▸ **Directive**
In the text on French university faculty hiring, what information do the national qualification committees lack? Please answer in a few words.

▸ **Text block**
Unfortunately, this substituted criterion is in broad use and prevents a number of good young scientists to apply. Indeed, in France, to be authorized to locally apply to a faculty position in a university, one must first pass a national screening stage (“qualification”) in which a national committee decides, with their own criteria, whether the candidate has the required credentials to apply to faculty positions. In general, committees require candidates to have taught a certain number of hours. The committees have no information on the quality of teaching, only on what was taught and for how many hours. So let me be clear: an explicit requirement to be allowed to teach on a permanent contract is to have taught on a fixed-term contract (e.g. PhD or ATER, which is temporary assistant professor), in which case there is no requirement.

▸ **Data**

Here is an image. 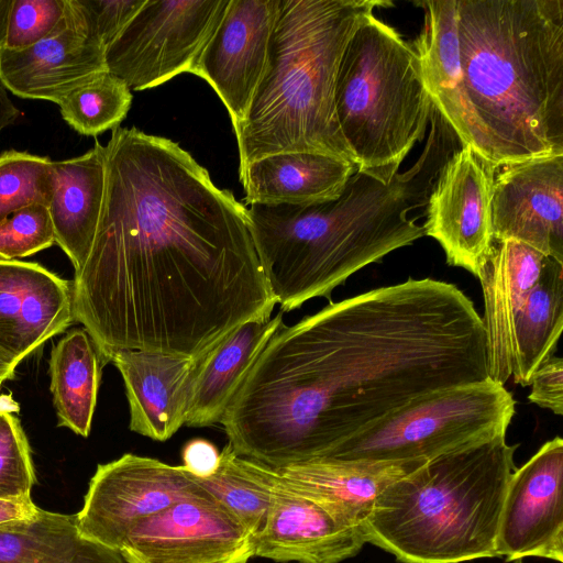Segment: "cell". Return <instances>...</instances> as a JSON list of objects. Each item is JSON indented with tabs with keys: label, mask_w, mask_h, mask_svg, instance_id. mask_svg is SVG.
I'll list each match as a JSON object with an SVG mask.
<instances>
[{
	"label": "cell",
	"mask_w": 563,
	"mask_h": 563,
	"mask_svg": "<svg viewBox=\"0 0 563 563\" xmlns=\"http://www.w3.org/2000/svg\"><path fill=\"white\" fill-rule=\"evenodd\" d=\"M424 21L411 44L433 108L452 129L462 147L476 148L467 110L457 42L456 0L419 1Z\"/></svg>",
	"instance_id": "cell-22"
},
{
	"label": "cell",
	"mask_w": 563,
	"mask_h": 563,
	"mask_svg": "<svg viewBox=\"0 0 563 563\" xmlns=\"http://www.w3.org/2000/svg\"><path fill=\"white\" fill-rule=\"evenodd\" d=\"M496 170L493 239L520 242L563 263V155L533 157Z\"/></svg>",
	"instance_id": "cell-17"
},
{
	"label": "cell",
	"mask_w": 563,
	"mask_h": 563,
	"mask_svg": "<svg viewBox=\"0 0 563 563\" xmlns=\"http://www.w3.org/2000/svg\"><path fill=\"white\" fill-rule=\"evenodd\" d=\"M183 466L197 478H208L220 465V452L217 446L205 439L188 441L181 451Z\"/></svg>",
	"instance_id": "cell-37"
},
{
	"label": "cell",
	"mask_w": 563,
	"mask_h": 563,
	"mask_svg": "<svg viewBox=\"0 0 563 563\" xmlns=\"http://www.w3.org/2000/svg\"><path fill=\"white\" fill-rule=\"evenodd\" d=\"M475 153L494 169L563 155V0H456Z\"/></svg>",
	"instance_id": "cell-4"
},
{
	"label": "cell",
	"mask_w": 563,
	"mask_h": 563,
	"mask_svg": "<svg viewBox=\"0 0 563 563\" xmlns=\"http://www.w3.org/2000/svg\"><path fill=\"white\" fill-rule=\"evenodd\" d=\"M0 563H126L120 552L84 537L76 515L40 508L25 521L0 526Z\"/></svg>",
	"instance_id": "cell-26"
},
{
	"label": "cell",
	"mask_w": 563,
	"mask_h": 563,
	"mask_svg": "<svg viewBox=\"0 0 563 563\" xmlns=\"http://www.w3.org/2000/svg\"><path fill=\"white\" fill-rule=\"evenodd\" d=\"M119 552L126 563H249L255 537L201 486L136 522Z\"/></svg>",
	"instance_id": "cell-10"
},
{
	"label": "cell",
	"mask_w": 563,
	"mask_h": 563,
	"mask_svg": "<svg viewBox=\"0 0 563 563\" xmlns=\"http://www.w3.org/2000/svg\"><path fill=\"white\" fill-rule=\"evenodd\" d=\"M79 1L92 32L104 48L118 36L145 2V0Z\"/></svg>",
	"instance_id": "cell-35"
},
{
	"label": "cell",
	"mask_w": 563,
	"mask_h": 563,
	"mask_svg": "<svg viewBox=\"0 0 563 563\" xmlns=\"http://www.w3.org/2000/svg\"><path fill=\"white\" fill-rule=\"evenodd\" d=\"M38 510L31 495L0 498V526L32 519Z\"/></svg>",
	"instance_id": "cell-38"
},
{
	"label": "cell",
	"mask_w": 563,
	"mask_h": 563,
	"mask_svg": "<svg viewBox=\"0 0 563 563\" xmlns=\"http://www.w3.org/2000/svg\"><path fill=\"white\" fill-rule=\"evenodd\" d=\"M1 383H0V391H1ZM11 394H2L0 393V404H2L4 400H7L9 398Z\"/></svg>",
	"instance_id": "cell-42"
},
{
	"label": "cell",
	"mask_w": 563,
	"mask_h": 563,
	"mask_svg": "<svg viewBox=\"0 0 563 563\" xmlns=\"http://www.w3.org/2000/svg\"><path fill=\"white\" fill-rule=\"evenodd\" d=\"M20 115V110L13 104L7 89L0 80V133L12 124Z\"/></svg>",
	"instance_id": "cell-39"
},
{
	"label": "cell",
	"mask_w": 563,
	"mask_h": 563,
	"mask_svg": "<svg viewBox=\"0 0 563 563\" xmlns=\"http://www.w3.org/2000/svg\"><path fill=\"white\" fill-rule=\"evenodd\" d=\"M338 124L356 170L389 183L433 113L417 55L371 12L343 51L334 88Z\"/></svg>",
	"instance_id": "cell-7"
},
{
	"label": "cell",
	"mask_w": 563,
	"mask_h": 563,
	"mask_svg": "<svg viewBox=\"0 0 563 563\" xmlns=\"http://www.w3.org/2000/svg\"><path fill=\"white\" fill-rule=\"evenodd\" d=\"M53 161L26 152L0 155V221L33 203L48 207L53 189Z\"/></svg>",
	"instance_id": "cell-31"
},
{
	"label": "cell",
	"mask_w": 563,
	"mask_h": 563,
	"mask_svg": "<svg viewBox=\"0 0 563 563\" xmlns=\"http://www.w3.org/2000/svg\"><path fill=\"white\" fill-rule=\"evenodd\" d=\"M516 401L489 377L422 396L338 444L324 459L429 461L506 437Z\"/></svg>",
	"instance_id": "cell-8"
},
{
	"label": "cell",
	"mask_w": 563,
	"mask_h": 563,
	"mask_svg": "<svg viewBox=\"0 0 563 563\" xmlns=\"http://www.w3.org/2000/svg\"><path fill=\"white\" fill-rule=\"evenodd\" d=\"M517 448L499 437L433 457L393 482L363 523L366 542L401 563L496 558Z\"/></svg>",
	"instance_id": "cell-6"
},
{
	"label": "cell",
	"mask_w": 563,
	"mask_h": 563,
	"mask_svg": "<svg viewBox=\"0 0 563 563\" xmlns=\"http://www.w3.org/2000/svg\"><path fill=\"white\" fill-rule=\"evenodd\" d=\"M283 324V312L269 319L247 321L196 358L185 424L220 423L247 373Z\"/></svg>",
	"instance_id": "cell-23"
},
{
	"label": "cell",
	"mask_w": 563,
	"mask_h": 563,
	"mask_svg": "<svg viewBox=\"0 0 563 563\" xmlns=\"http://www.w3.org/2000/svg\"><path fill=\"white\" fill-rule=\"evenodd\" d=\"M54 243L55 232L45 205H30L0 221L1 260L26 257Z\"/></svg>",
	"instance_id": "cell-33"
},
{
	"label": "cell",
	"mask_w": 563,
	"mask_h": 563,
	"mask_svg": "<svg viewBox=\"0 0 563 563\" xmlns=\"http://www.w3.org/2000/svg\"><path fill=\"white\" fill-rule=\"evenodd\" d=\"M106 48L92 32L79 0H66L54 32L20 51H0V80L24 99L59 102L73 90L107 71Z\"/></svg>",
	"instance_id": "cell-15"
},
{
	"label": "cell",
	"mask_w": 563,
	"mask_h": 563,
	"mask_svg": "<svg viewBox=\"0 0 563 563\" xmlns=\"http://www.w3.org/2000/svg\"><path fill=\"white\" fill-rule=\"evenodd\" d=\"M12 0H0V51L4 48L9 11Z\"/></svg>",
	"instance_id": "cell-40"
},
{
	"label": "cell",
	"mask_w": 563,
	"mask_h": 563,
	"mask_svg": "<svg viewBox=\"0 0 563 563\" xmlns=\"http://www.w3.org/2000/svg\"><path fill=\"white\" fill-rule=\"evenodd\" d=\"M431 120L423 153L389 183L356 170L336 199L247 208L254 246L282 311L318 297L331 301L354 273L424 236L408 214L427 205L449 156L448 124Z\"/></svg>",
	"instance_id": "cell-3"
},
{
	"label": "cell",
	"mask_w": 563,
	"mask_h": 563,
	"mask_svg": "<svg viewBox=\"0 0 563 563\" xmlns=\"http://www.w3.org/2000/svg\"><path fill=\"white\" fill-rule=\"evenodd\" d=\"M278 11L279 0H229L191 68L219 96L233 129L263 77Z\"/></svg>",
	"instance_id": "cell-14"
},
{
	"label": "cell",
	"mask_w": 563,
	"mask_h": 563,
	"mask_svg": "<svg viewBox=\"0 0 563 563\" xmlns=\"http://www.w3.org/2000/svg\"><path fill=\"white\" fill-rule=\"evenodd\" d=\"M19 411L12 395L0 404V498L30 496L36 482L30 444L15 417Z\"/></svg>",
	"instance_id": "cell-32"
},
{
	"label": "cell",
	"mask_w": 563,
	"mask_h": 563,
	"mask_svg": "<svg viewBox=\"0 0 563 563\" xmlns=\"http://www.w3.org/2000/svg\"><path fill=\"white\" fill-rule=\"evenodd\" d=\"M266 467L269 506L255 536L254 556L278 563H341L367 543L362 529L344 522L274 468Z\"/></svg>",
	"instance_id": "cell-16"
},
{
	"label": "cell",
	"mask_w": 563,
	"mask_h": 563,
	"mask_svg": "<svg viewBox=\"0 0 563 563\" xmlns=\"http://www.w3.org/2000/svg\"><path fill=\"white\" fill-rule=\"evenodd\" d=\"M356 166L319 153L284 152L239 170L245 201L265 206H310L336 199Z\"/></svg>",
	"instance_id": "cell-24"
},
{
	"label": "cell",
	"mask_w": 563,
	"mask_h": 563,
	"mask_svg": "<svg viewBox=\"0 0 563 563\" xmlns=\"http://www.w3.org/2000/svg\"><path fill=\"white\" fill-rule=\"evenodd\" d=\"M18 364L0 352V383L12 379L15 375Z\"/></svg>",
	"instance_id": "cell-41"
},
{
	"label": "cell",
	"mask_w": 563,
	"mask_h": 563,
	"mask_svg": "<svg viewBox=\"0 0 563 563\" xmlns=\"http://www.w3.org/2000/svg\"><path fill=\"white\" fill-rule=\"evenodd\" d=\"M197 482L256 536L269 506L271 485L265 465L235 454L228 443L220 452L216 473Z\"/></svg>",
	"instance_id": "cell-29"
},
{
	"label": "cell",
	"mask_w": 563,
	"mask_h": 563,
	"mask_svg": "<svg viewBox=\"0 0 563 563\" xmlns=\"http://www.w3.org/2000/svg\"><path fill=\"white\" fill-rule=\"evenodd\" d=\"M544 257L520 242L493 239L481 267L487 375L504 386L512 376L515 321L539 279Z\"/></svg>",
	"instance_id": "cell-19"
},
{
	"label": "cell",
	"mask_w": 563,
	"mask_h": 563,
	"mask_svg": "<svg viewBox=\"0 0 563 563\" xmlns=\"http://www.w3.org/2000/svg\"><path fill=\"white\" fill-rule=\"evenodd\" d=\"M377 7L394 3L279 0L263 77L234 129L239 170L284 152L319 153L354 164L335 115V80L347 41Z\"/></svg>",
	"instance_id": "cell-5"
},
{
	"label": "cell",
	"mask_w": 563,
	"mask_h": 563,
	"mask_svg": "<svg viewBox=\"0 0 563 563\" xmlns=\"http://www.w3.org/2000/svg\"><path fill=\"white\" fill-rule=\"evenodd\" d=\"M71 282L38 263L0 258V352L19 363L73 322Z\"/></svg>",
	"instance_id": "cell-18"
},
{
	"label": "cell",
	"mask_w": 563,
	"mask_h": 563,
	"mask_svg": "<svg viewBox=\"0 0 563 563\" xmlns=\"http://www.w3.org/2000/svg\"><path fill=\"white\" fill-rule=\"evenodd\" d=\"M103 362L88 332L74 329L52 349L48 374L57 424L88 437L97 405Z\"/></svg>",
	"instance_id": "cell-27"
},
{
	"label": "cell",
	"mask_w": 563,
	"mask_h": 563,
	"mask_svg": "<svg viewBox=\"0 0 563 563\" xmlns=\"http://www.w3.org/2000/svg\"><path fill=\"white\" fill-rule=\"evenodd\" d=\"M200 488L183 465L125 453L97 466L76 522L84 537L119 551L136 522Z\"/></svg>",
	"instance_id": "cell-11"
},
{
	"label": "cell",
	"mask_w": 563,
	"mask_h": 563,
	"mask_svg": "<svg viewBox=\"0 0 563 563\" xmlns=\"http://www.w3.org/2000/svg\"><path fill=\"white\" fill-rule=\"evenodd\" d=\"M130 408V429L155 441L170 439L186 421L196 358L141 350H118Z\"/></svg>",
	"instance_id": "cell-20"
},
{
	"label": "cell",
	"mask_w": 563,
	"mask_h": 563,
	"mask_svg": "<svg viewBox=\"0 0 563 563\" xmlns=\"http://www.w3.org/2000/svg\"><path fill=\"white\" fill-rule=\"evenodd\" d=\"M98 224L73 310L103 364L118 350L199 358L277 303L247 208L178 143L112 130Z\"/></svg>",
	"instance_id": "cell-1"
},
{
	"label": "cell",
	"mask_w": 563,
	"mask_h": 563,
	"mask_svg": "<svg viewBox=\"0 0 563 563\" xmlns=\"http://www.w3.org/2000/svg\"><path fill=\"white\" fill-rule=\"evenodd\" d=\"M48 212L55 243L78 273L89 254L100 214L106 173V147L95 142L87 153L53 162Z\"/></svg>",
	"instance_id": "cell-25"
},
{
	"label": "cell",
	"mask_w": 563,
	"mask_h": 563,
	"mask_svg": "<svg viewBox=\"0 0 563 563\" xmlns=\"http://www.w3.org/2000/svg\"><path fill=\"white\" fill-rule=\"evenodd\" d=\"M424 462L316 459L274 470L341 520L362 529L379 493Z\"/></svg>",
	"instance_id": "cell-21"
},
{
	"label": "cell",
	"mask_w": 563,
	"mask_h": 563,
	"mask_svg": "<svg viewBox=\"0 0 563 563\" xmlns=\"http://www.w3.org/2000/svg\"><path fill=\"white\" fill-rule=\"evenodd\" d=\"M66 0H12L4 48L20 51L47 36L60 23Z\"/></svg>",
	"instance_id": "cell-34"
},
{
	"label": "cell",
	"mask_w": 563,
	"mask_h": 563,
	"mask_svg": "<svg viewBox=\"0 0 563 563\" xmlns=\"http://www.w3.org/2000/svg\"><path fill=\"white\" fill-rule=\"evenodd\" d=\"M563 328V263L544 257L539 279L519 310L514 328L516 384L530 386L534 373L556 351Z\"/></svg>",
	"instance_id": "cell-28"
},
{
	"label": "cell",
	"mask_w": 563,
	"mask_h": 563,
	"mask_svg": "<svg viewBox=\"0 0 563 563\" xmlns=\"http://www.w3.org/2000/svg\"><path fill=\"white\" fill-rule=\"evenodd\" d=\"M131 103L128 85L107 70L73 90L58 106L63 119L76 132L96 136L118 128Z\"/></svg>",
	"instance_id": "cell-30"
},
{
	"label": "cell",
	"mask_w": 563,
	"mask_h": 563,
	"mask_svg": "<svg viewBox=\"0 0 563 563\" xmlns=\"http://www.w3.org/2000/svg\"><path fill=\"white\" fill-rule=\"evenodd\" d=\"M495 172L471 147H461L442 165L426 205L424 235L441 245L448 264L476 278L493 242Z\"/></svg>",
	"instance_id": "cell-12"
},
{
	"label": "cell",
	"mask_w": 563,
	"mask_h": 563,
	"mask_svg": "<svg viewBox=\"0 0 563 563\" xmlns=\"http://www.w3.org/2000/svg\"><path fill=\"white\" fill-rule=\"evenodd\" d=\"M229 0H145L108 45V71L130 90L155 88L191 68Z\"/></svg>",
	"instance_id": "cell-9"
},
{
	"label": "cell",
	"mask_w": 563,
	"mask_h": 563,
	"mask_svg": "<svg viewBox=\"0 0 563 563\" xmlns=\"http://www.w3.org/2000/svg\"><path fill=\"white\" fill-rule=\"evenodd\" d=\"M487 377L472 299L454 284L410 277L283 324L220 424L235 454L277 470L327 457L422 396Z\"/></svg>",
	"instance_id": "cell-2"
},
{
	"label": "cell",
	"mask_w": 563,
	"mask_h": 563,
	"mask_svg": "<svg viewBox=\"0 0 563 563\" xmlns=\"http://www.w3.org/2000/svg\"><path fill=\"white\" fill-rule=\"evenodd\" d=\"M516 563H522V561L521 560H517Z\"/></svg>",
	"instance_id": "cell-43"
},
{
	"label": "cell",
	"mask_w": 563,
	"mask_h": 563,
	"mask_svg": "<svg viewBox=\"0 0 563 563\" xmlns=\"http://www.w3.org/2000/svg\"><path fill=\"white\" fill-rule=\"evenodd\" d=\"M497 558L563 562V440L555 437L512 473L503 503Z\"/></svg>",
	"instance_id": "cell-13"
},
{
	"label": "cell",
	"mask_w": 563,
	"mask_h": 563,
	"mask_svg": "<svg viewBox=\"0 0 563 563\" xmlns=\"http://www.w3.org/2000/svg\"><path fill=\"white\" fill-rule=\"evenodd\" d=\"M528 400L554 415L563 413V358L552 356L533 375Z\"/></svg>",
	"instance_id": "cell-36"
}]
</instances>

▸ **Task output**
The quality of teaching.